Wormwood T3 - CouvertureIl n'y a pas à dire, je ne m'en lasse pas...

C'est glauque - dans les deux sens du terme, d'ailleurs -, brouillé, ça suinte, ça grouille, ça meurt dans tous les sens, et qu'est-ce que c'est bon !

 

Voici donc le troisième opus de Wormwood, le cadavérique agent très spécial - et spatial, pour le coup - créé par le talentueux et très atteint  Ben TEMPLESMITH.

 

Au programme, toujours les mêmes ingrédients, ou presque : la menace tentaculaire - qui donne ici son sous-titre à l'ouvrage, tout de même ! -, le choc des réalités, de jolies filles (les employées du pub de Médusa, haut lieu de la bière, du gogo-dancing, et des portes dimensionnelles), M. Pendule, le robot stoïque qui pourrait jouer sans peine pour les ZZTop, et bien sûr Wormwood, le ver de terre occultiste qui anime un corps décharné pour pouvoir errer presque incognito parmi les humains.

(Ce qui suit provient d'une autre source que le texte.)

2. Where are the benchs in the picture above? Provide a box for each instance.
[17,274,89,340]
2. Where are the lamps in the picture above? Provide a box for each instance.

Ajoutez à cela Elvis et ses avatars multi-réalités et un peuple des fées à mi-chemin entre les pires rednecks et des libellules transgéniques, et vous aurez un petit aperçu de ce qui vous attend à la lecture de ce nouveau concentré de grand n'importe quoi jubilatoire !

 

En gros, les tentacules arrivent, enlèvent Wormwood, et pendant que ses amis tentent de retarder l'invasion qui mettra juste fin à toute vie sur Terre et dans toute la réalité environnante, le ver bavard cherche une solution à ce problème plutôt épineux. L'occasion d'en apprendre un peu plus sur son origine, son passé, son histoire... Et de se rendre compte que, décidément, derrière son humour foireux et son halein fétide se cache un être particulièrement puissant !

 

Enchaînant les situations les plus improbables avec un tissu presque vraisemblable, Ben TEMPLESMITH nous trame une nouvelle fois une histoire particulièrement plaisante, à lire au 1000ième degré, au moins. Les bons et gros mots fusent de toutes parts, presque aussi violents et nombreux que les balles bien impuissantes face à cette invation alien qui ne se contente pas de débarquer en soucoupes volantes, mais qui fait voler en éclats les murs de la réalité.

Rien que ça.

Ce magma occulto-humoristique est comme toujours servi par l'inimitable trait de l'Australien fou - comme il se qualifie lui-même, en tant que biographe de Wormwood - qui pêle-mêle traits, photos retouchées, couleurs chamaillées et effets de lumière - et d'ombre, d'ailleurs.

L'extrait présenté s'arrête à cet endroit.